Performance has emerged as a major practice of the twentieth century. Expanding from theater and entertainment, performance was adopted (and adapted) to resolve impasses in sociology and anthropology, in music and visual art, in physics and philosophy, in politics and cultural criticism, and even in theater and entertainment.
Since a defining feature of performance is live-ness, documenting performance is a doomed endeavor. This has made it difficult for the emergent discipline of performance to look at itself, to take stock of its achievements and acknowledge its failures, quite simply, to assess the state of the field.
Though documentation of performance via static media (like language, photos, and videos) is acknowledged as problematic, nevertheless, performances are documented and these documents are, to some extent, distributed. The most widely distributed documents are often put forward not by the creators of the performances, but by institutions with various agendas: theater festivals who want to sell tickets; print and online magazines who need content to attract readers and advertising dollars; book authors and catalog editors who need evidence to advance a theory of performance; galleries who need to promote the artists; government institutions who need to export cultural products. When creators document their own works, it is usually for grant applications and promotional material.
In this situation, how are practicing artists and scholars to assess the state of the field? Can we document a performance in terms of its internal logic, not in terms of its consumer appeal?
Emergency INDEX is inspired by the early issues of the performance art magazine High Performance (1978-1997), in which artists were openly invited to send in reports of their performance artworks. Performance art, at that time a new form, had yet to define itself; therefore, the editors of High Performance deemed that any artist who called their work performance art was legitimately defining the field. Consequently, High Performance became an amazing survey of real practice, a definition of performance art created internally by its varied creators, not post-rationalized or interpreted by critics and institutions. Since then, performance art has become one of the best documented forms of performance practices, while undocumented acts of performance have proliferated in fields outside of visual art.
INDEX, following the model of High Performance, will practice a policy of radical inclusion; therefore, included works will not be restricted by genre, quality, popularity, politics, or venue. However, creators of performance works will be asked to describe the primary problems driving the work, and the tactics developed in the performance to address them. The goal is to highlight not the experience of the performance, but to document achievements, innovations, and developments in the field. In this way, Emergency INDEX will allow performance makers a way to survey their field in a timely fashion; will give access to performance works which occurred only fleetingly or remotely; and can offer creators a way to share the advances made in their performance works.
The Language ConnectionOf course, describing a performance in language is problematic, even though the goal of the description is not to replicate the experience of the performance or to offer a consumer review, but rather to document its operational tactics. Language, constructed by and transmitting its own rules of materiality, grammar, histories, culture, and convention, has a complicated relationship to the performance it describes.

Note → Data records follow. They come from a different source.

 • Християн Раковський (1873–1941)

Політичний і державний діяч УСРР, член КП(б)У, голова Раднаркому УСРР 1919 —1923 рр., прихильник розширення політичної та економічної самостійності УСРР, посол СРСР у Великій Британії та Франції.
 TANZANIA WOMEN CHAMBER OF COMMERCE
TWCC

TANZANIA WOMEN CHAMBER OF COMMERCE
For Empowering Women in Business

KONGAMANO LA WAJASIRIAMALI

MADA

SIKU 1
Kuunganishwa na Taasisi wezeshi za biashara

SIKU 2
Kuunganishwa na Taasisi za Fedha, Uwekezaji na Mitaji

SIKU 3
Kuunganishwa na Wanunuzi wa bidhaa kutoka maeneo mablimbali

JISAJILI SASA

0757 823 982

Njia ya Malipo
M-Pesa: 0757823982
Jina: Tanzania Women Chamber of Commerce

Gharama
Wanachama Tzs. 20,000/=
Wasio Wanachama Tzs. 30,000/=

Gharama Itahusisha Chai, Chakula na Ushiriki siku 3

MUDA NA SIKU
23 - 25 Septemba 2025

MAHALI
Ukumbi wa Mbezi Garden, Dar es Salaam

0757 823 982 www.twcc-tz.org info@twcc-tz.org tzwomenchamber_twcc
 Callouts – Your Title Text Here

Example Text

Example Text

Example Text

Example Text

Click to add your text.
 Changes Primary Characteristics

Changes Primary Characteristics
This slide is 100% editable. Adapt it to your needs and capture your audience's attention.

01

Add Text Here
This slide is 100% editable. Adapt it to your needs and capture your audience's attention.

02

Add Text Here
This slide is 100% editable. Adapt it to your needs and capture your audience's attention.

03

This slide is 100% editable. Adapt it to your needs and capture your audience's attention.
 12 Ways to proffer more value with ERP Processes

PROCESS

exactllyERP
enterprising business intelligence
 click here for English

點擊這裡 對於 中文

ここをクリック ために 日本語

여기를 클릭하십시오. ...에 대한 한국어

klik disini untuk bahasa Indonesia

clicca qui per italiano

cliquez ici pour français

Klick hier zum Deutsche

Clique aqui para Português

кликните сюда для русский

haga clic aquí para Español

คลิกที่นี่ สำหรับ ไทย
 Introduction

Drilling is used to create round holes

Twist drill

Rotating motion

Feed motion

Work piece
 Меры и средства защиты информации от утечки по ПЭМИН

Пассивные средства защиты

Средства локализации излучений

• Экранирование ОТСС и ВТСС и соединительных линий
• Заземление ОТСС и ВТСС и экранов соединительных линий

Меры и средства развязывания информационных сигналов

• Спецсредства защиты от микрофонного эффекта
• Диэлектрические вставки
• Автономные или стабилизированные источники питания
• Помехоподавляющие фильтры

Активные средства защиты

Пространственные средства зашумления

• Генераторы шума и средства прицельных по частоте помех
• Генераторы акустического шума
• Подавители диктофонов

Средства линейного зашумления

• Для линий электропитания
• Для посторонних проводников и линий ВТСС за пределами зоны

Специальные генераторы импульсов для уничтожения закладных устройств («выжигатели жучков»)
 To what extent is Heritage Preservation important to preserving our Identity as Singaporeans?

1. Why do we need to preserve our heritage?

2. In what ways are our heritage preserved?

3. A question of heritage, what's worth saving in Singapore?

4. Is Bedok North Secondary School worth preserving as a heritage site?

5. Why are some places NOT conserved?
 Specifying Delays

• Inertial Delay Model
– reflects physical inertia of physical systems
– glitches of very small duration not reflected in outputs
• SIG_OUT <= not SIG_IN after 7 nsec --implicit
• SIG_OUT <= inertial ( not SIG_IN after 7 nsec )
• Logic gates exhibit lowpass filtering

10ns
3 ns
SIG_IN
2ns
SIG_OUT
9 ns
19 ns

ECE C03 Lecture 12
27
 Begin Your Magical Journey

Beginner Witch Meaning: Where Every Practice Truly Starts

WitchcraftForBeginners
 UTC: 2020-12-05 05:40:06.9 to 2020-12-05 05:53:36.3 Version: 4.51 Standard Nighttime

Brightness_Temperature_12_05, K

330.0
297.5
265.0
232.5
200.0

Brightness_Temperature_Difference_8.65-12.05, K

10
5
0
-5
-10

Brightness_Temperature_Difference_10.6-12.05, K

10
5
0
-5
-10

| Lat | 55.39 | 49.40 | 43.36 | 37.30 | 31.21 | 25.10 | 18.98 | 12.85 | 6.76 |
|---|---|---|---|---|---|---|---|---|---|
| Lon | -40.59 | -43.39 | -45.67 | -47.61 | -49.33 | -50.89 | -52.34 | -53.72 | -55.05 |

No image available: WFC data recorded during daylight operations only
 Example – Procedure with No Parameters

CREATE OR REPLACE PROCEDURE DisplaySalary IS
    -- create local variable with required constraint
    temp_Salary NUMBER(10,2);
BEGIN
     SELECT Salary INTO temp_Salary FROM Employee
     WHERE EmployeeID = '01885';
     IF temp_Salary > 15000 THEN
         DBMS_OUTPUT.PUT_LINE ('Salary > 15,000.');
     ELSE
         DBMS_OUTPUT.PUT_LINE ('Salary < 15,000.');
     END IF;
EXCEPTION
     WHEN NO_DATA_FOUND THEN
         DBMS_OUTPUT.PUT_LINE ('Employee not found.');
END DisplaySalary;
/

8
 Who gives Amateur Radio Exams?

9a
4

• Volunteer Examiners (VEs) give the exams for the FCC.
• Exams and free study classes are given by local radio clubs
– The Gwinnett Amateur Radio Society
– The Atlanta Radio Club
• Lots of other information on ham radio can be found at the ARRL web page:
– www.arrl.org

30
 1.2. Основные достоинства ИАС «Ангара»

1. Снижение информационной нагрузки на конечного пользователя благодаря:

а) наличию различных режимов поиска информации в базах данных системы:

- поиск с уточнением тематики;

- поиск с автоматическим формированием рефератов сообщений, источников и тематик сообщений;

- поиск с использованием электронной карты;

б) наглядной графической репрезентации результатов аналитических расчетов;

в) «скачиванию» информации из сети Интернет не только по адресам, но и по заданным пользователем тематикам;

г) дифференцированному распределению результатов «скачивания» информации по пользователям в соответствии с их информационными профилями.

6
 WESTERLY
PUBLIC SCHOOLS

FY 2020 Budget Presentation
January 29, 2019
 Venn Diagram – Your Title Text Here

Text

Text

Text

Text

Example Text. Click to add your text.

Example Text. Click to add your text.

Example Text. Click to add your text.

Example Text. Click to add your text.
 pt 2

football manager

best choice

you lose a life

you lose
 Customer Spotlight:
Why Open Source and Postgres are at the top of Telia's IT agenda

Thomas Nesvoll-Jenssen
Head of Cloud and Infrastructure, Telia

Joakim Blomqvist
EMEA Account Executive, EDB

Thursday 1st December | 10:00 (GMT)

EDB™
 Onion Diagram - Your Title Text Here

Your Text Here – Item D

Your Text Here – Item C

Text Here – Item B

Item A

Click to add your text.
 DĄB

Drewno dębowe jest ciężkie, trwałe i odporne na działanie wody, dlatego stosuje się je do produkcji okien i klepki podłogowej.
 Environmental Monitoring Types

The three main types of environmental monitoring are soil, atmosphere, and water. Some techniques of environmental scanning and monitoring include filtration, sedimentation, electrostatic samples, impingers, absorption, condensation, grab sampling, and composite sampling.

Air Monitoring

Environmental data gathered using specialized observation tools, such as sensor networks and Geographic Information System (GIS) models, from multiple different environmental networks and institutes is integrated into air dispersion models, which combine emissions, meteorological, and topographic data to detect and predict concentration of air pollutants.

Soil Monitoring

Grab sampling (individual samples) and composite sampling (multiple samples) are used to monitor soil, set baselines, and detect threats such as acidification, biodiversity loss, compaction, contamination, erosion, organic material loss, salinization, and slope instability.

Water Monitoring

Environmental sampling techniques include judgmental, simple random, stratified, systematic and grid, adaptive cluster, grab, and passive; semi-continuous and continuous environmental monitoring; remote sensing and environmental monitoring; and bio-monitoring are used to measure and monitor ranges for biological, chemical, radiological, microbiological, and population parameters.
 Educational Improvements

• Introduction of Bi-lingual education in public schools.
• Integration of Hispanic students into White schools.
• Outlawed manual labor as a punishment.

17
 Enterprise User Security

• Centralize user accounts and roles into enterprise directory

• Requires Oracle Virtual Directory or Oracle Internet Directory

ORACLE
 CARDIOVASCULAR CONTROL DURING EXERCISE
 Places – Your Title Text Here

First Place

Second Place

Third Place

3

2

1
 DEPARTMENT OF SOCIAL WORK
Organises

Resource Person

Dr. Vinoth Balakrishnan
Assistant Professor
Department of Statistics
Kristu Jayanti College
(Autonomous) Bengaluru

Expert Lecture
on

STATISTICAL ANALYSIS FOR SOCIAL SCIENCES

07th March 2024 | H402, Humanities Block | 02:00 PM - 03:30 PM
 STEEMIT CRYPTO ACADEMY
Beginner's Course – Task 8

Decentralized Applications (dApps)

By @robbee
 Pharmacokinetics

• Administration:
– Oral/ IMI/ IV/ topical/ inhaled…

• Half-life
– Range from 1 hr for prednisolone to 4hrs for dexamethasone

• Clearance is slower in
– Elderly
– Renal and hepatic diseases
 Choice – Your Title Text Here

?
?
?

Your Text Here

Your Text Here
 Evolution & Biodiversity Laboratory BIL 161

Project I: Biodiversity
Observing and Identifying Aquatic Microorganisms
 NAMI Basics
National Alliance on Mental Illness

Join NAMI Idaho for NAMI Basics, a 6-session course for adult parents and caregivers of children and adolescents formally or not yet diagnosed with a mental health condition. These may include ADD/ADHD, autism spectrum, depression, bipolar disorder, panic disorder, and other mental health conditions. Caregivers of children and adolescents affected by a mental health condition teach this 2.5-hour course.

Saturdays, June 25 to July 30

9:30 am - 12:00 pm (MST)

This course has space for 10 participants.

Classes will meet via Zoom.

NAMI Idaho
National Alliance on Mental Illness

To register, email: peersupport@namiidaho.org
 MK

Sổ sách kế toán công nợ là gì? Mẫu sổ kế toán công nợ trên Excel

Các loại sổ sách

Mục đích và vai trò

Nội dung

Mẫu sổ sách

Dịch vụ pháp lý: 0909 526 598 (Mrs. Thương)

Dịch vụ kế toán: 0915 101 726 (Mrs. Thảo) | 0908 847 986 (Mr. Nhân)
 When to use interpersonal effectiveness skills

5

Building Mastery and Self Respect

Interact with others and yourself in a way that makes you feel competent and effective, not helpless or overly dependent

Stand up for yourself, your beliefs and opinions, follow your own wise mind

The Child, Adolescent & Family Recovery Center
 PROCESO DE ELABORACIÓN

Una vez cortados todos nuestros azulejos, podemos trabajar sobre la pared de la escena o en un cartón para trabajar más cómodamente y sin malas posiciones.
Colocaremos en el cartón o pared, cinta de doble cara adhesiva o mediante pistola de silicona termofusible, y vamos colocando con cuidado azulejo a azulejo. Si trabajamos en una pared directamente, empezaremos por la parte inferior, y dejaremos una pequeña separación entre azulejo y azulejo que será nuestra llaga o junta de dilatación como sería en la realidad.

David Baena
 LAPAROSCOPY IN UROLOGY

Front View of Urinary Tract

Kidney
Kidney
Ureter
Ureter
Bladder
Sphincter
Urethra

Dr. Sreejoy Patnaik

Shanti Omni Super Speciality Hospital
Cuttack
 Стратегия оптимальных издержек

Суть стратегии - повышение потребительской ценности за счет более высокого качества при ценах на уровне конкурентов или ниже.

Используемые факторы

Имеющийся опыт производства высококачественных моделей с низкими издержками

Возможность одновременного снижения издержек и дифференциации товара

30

Emergency INDEX acknowledges the semi-autonomous materiality of language, and attempts to reap its benefits, by indexing the language used by creators of performance works. The back-of-the-book index will contain keywords from every performance description, and refer readers to the page numbers of the descriptions relevant to their search.
This indexing allows for creators to find like-minded practitioners; it creates connections between performance works that may not be obviously or typically related to one another; and it surveys a network of discourse that may change as years pass.